It's just kinda funny seeing that photo with OutFishHim next to it.
Anybody could out fish him. You'd probably have to bait his hook for him


----------



## OutFishHim (Nov 6, 2008)

DRB1313 said:


> It's just kinda funny seeing that photo with OutFishHim next to it.
> Anybody could out fish him. You'd probably have to bait his hook for him



I would be more that happy to bait his hooks.


----------



## DRB1313 (Nov 6, 2008)

Somehow I knew that's exactly what you were going to say. So predictable.


----------



## OutFishHim (Nov 6, 2008)

I see you lurking Paul.

You know you're still my number 1!


----------



## DRB1313 (Nov 6, 2008)

OutFishHim said:


> I see you lurking Paul.
> 
> You know you're still my number 1!


Yep! He's behind the scenes all broken hearted that you
have eyes for another.


----------



## OutFishHim (Nov 6, 2008)

DRB1313 said:


> Yep! He's behind the scenes all broken hearted that you
> have eyes for another.



No, he's known about Brad and I for quiet some time now.


----------



## threeleggedpigmy (Nov 6, 2008)

OutFishHim said:


> Ok, we be there fo sho!
> 
> AJ, change your avatar!



You don't like the multi eye baby?


----------



## NOYDB (Nov 6, 2008)

OutFishHim said:


> No, he's known about Brad and I for quiet some time now.



Does he let you call him Brad in private?


----------



## big fish (Nov 6, 2008)

She likes me for my Tattoo's


----------



## JR (Nov 6, 2008)

big fish said:


> She likes me for my Tattoo's


----------



## OutFishHim (Nov 6, 2008)

NOYDB said:


> Does he let you call him Brad in private?

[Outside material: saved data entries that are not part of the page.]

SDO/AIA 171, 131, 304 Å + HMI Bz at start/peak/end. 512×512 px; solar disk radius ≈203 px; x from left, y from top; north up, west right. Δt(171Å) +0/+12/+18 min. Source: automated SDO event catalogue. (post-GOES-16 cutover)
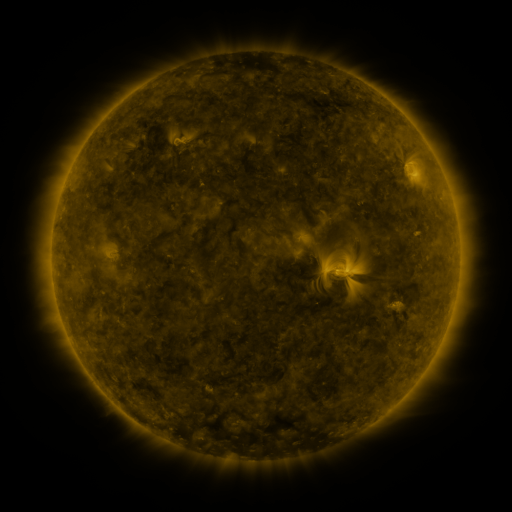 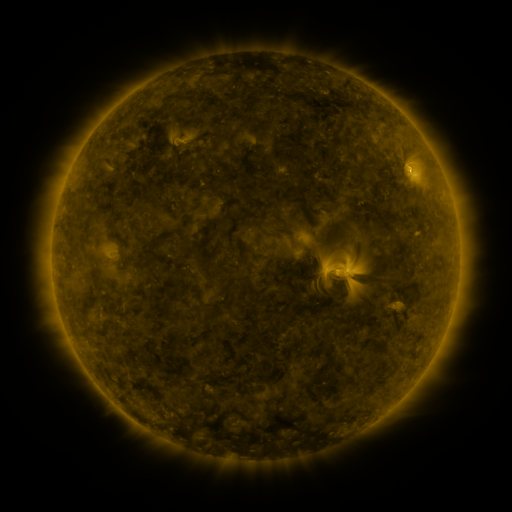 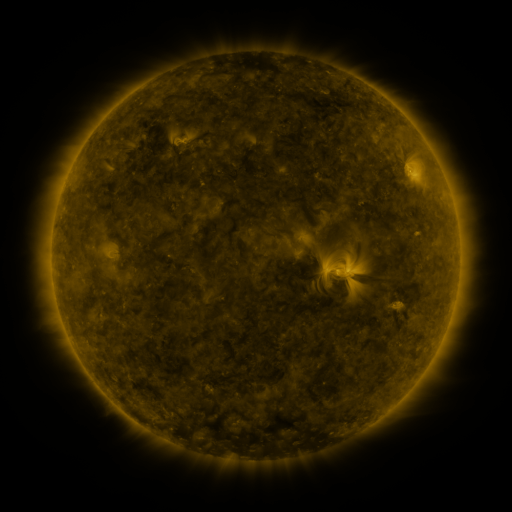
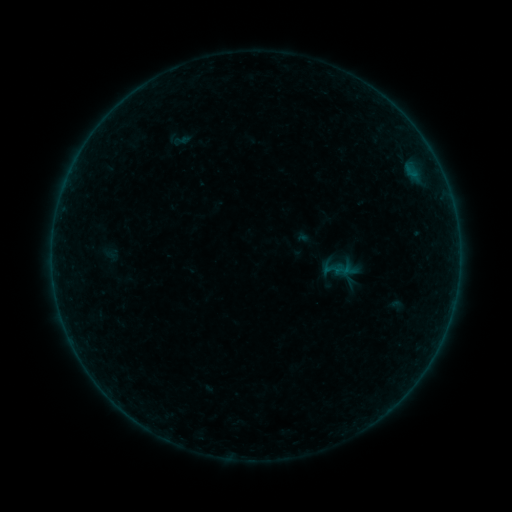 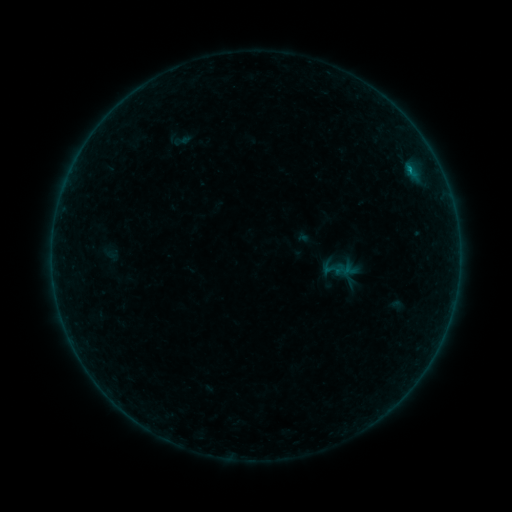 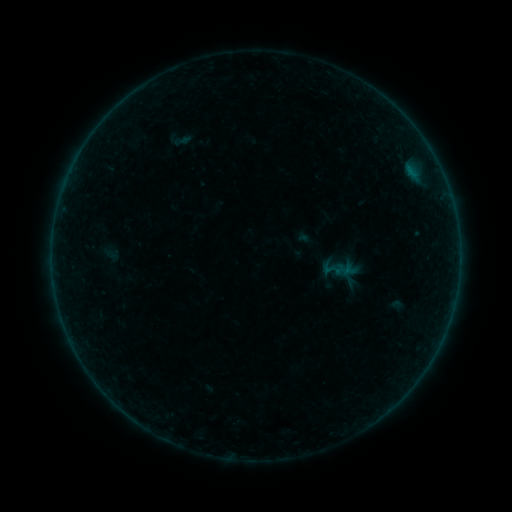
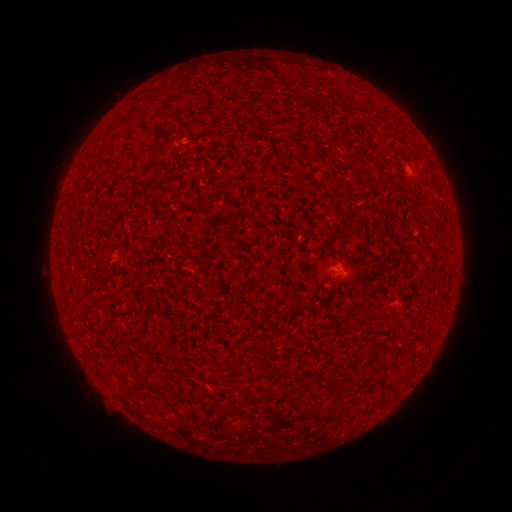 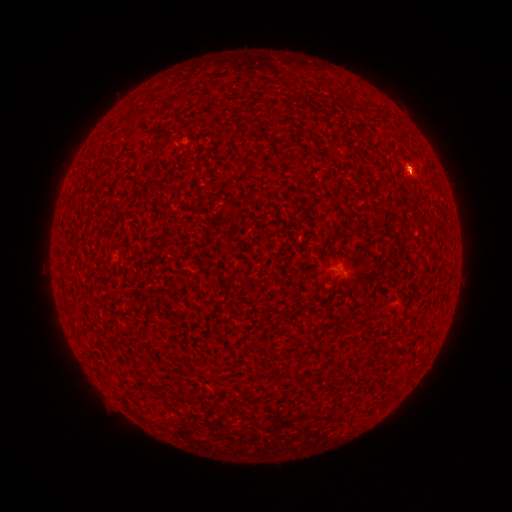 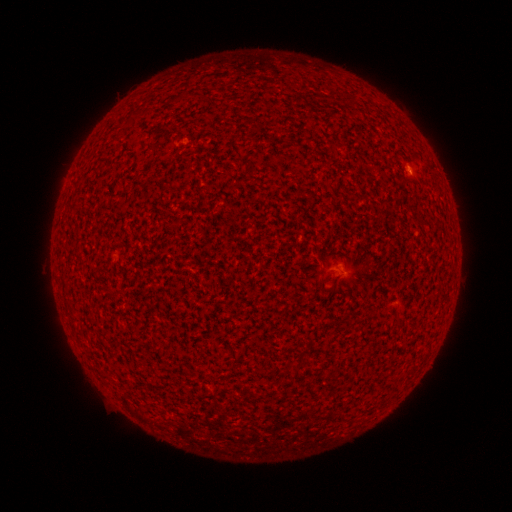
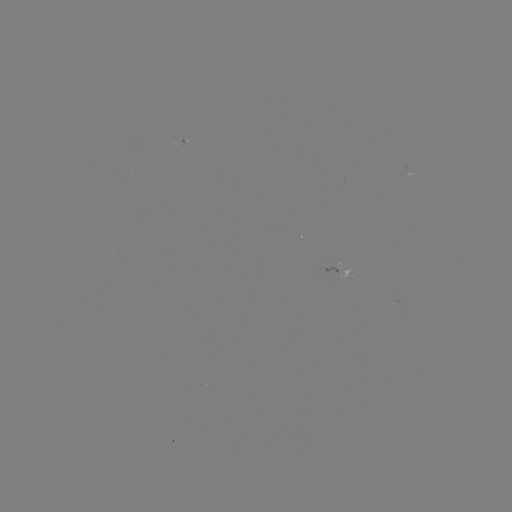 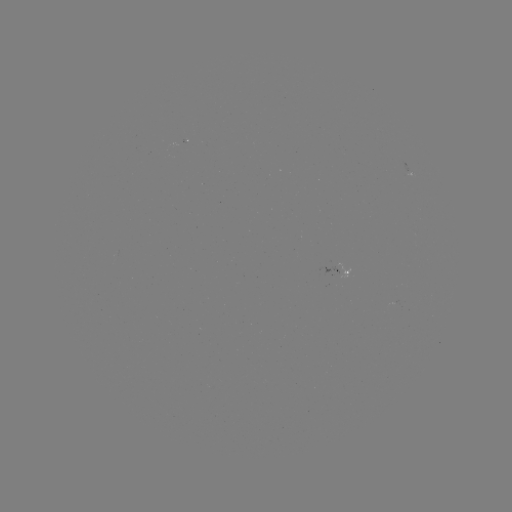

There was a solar flare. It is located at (410, 172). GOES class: B1.3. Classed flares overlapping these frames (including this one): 2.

No.  I just wait til he leaves.


----------



## OutFishHim (Nov 6, 2008)

big fish said:


> She likes me for my Tattoo's



That must be it.


----------



## Mel (Nov 6, 2008)

AmBASSaDEER told me about this little shindig ya'll are plottin...but I have to be at school [SPSU] this evening to meet my group to work on a project.  yippy.  Wish I could make it...I need to hang out and relax more.


----------



## threeleggedpigmy (Nov 6, 2008)

Mel said:


> AmBASSaDEER told me about this little shindig ya'll are plottin...but I have to be at school [SPSU] this evening to meet my group to work on a project.  yippy.  Wish I could make it...I need to hang out and relax more.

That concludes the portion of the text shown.